1. Field of the Invention
The present invention relates to a damper and more particularly to a damper for suspension of an engine on a vehicle structure.
2. Description of the Prior Art
There is illustrated in FIGS. 1 and 2 a conventional damper of an engine mount which comprises a plurality of armatures 1, 2, one of which being connected to an engine and the other being connected to a vehicle structure such as a frame. A tubular elastic block of elastomer 3 is interposed between and fixedly attached to these armatures 1, 2, and within a bore defined by the armatures 1, 2 and the block 3, two chambers A, B are formed which are filled with a working fluid and communicate with each other through a hole 4 serving as an orifice. A partition plate 5 between said chambers A, B has its periphery rimmed with a rubber 7 and disposed movably within in a space between a shoulder 6a formed on the base plate 1 and a stop 6. The second chamber B defined above the partition plate 5 has its upper end sealably closed by a diaphragm 8 which is fixed by a pressure plate 9 on the armature 1.
The armature 2 is attached by a fixed bolt to the vehicle structure and the armature 1 is attached to the engine together with the pressure plate 9.
The damper dampens a vibration of the engine by converting the engine vibration into a change in volume of the first chamber A within the block 3 and suppressing a resulting change in pressure occurring within the chamber A by allowing restricted flow communication with the chamber B through the hole 4 of the partition plate 5. During this operation the partition plate 5 moves upwardly and downwardly between the shoulder 6a and the stop 6 in response to the pressure difference between both of the chambers A, B. In the case of small vibrations which result in the change in volume of the chamber A which can be followed by this upward and downward movements, the hole 4 formed through said partition plate 5 does not perform the dampening function.
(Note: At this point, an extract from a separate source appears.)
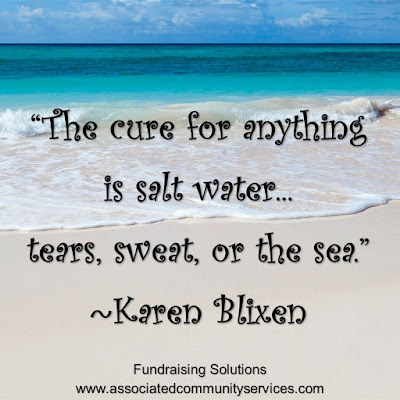 """The cure for anything   is salt water...  tears, sweat, or the sea."" ~Karen Blixen"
During this operation, the dampening of vibration is performed by the elastic deformation of the elastic block 3, only.
For proper operation of the damper illustrated in FIG. 1, the partition plate 5 itself must be of a sufficient thickness to withstand a pressure difference between the both chambers A and B and an orifice tube 10 should be attached to the partition plate 5 in such a manner as indicated by an imaginary line to enhance the orifice effect if the orifice effect by the hole 4 is found to be unsatisfactory, resulting in an increase in the inertia of the partition plate 5. This causes a problem in that the increased inertia prevents the partition plate 5 from moving in response to a pressure difference between the both chambers A and B which occurs in response to small vibrations of the engine. Another problem is that the workability in assembly of the partition plate is poor because it is to be assembled with the rubber 7 and stop 6.
Referring to FIG. 2, a second conventional damper is explained. This damper comprises two armatures 1a, 1b, and another two armatures 2a, 2b arranged above and below said armatures 1a, 1b, respectively. Elastic blocks 3a, 3b of elastomer are interposed respectively between the base plates 1a, 2a and between the base plates 1b, 2b. Two chambers A, B are formed within the elastic blocks 3a, 3b, filled with a working fluid and communicating with each other through a hole 4 serving as an orifice. A partition plate 5 defines chamber A, B. The armatures 2a, 2b are fixedly clamped to each other by an elongate bolt 11, which elongate bolt 11 extends through the hole 4 of the partition plate 5, so that the effective area of the hole 4 serving as the orifice is defined by a ring rubber 12 mounted on the partition plate 5 and the elongate bolt 11. The outer periphery of the partition plate 5 is movably disposed within a space between said armatures 1a, 1b, the space having a distance h. This damper operates in substantially the same manner as that of FIG. 1.
The damper shown in FIG. 2 suffers from the same problem as that shown in FIG. 1. The problem is in that the inertia of the partition plate 5 is so large that it can not respond well to small vibrations of an engine because of the necessity of sufficient thickness of the partition plate 5 for withstanding a great pressure difference between the both chambers A, B and because of the provision of the ring rubber 12. Another problem derived from the complicated configuration of the armatures 1a, 1b, 2a, 2b is that a great degree of accuracy in assembly is required to provide the desired dimension h and sufficient sealing effectiveness between the elastic blocks 3a, 3b and the partition plate 5.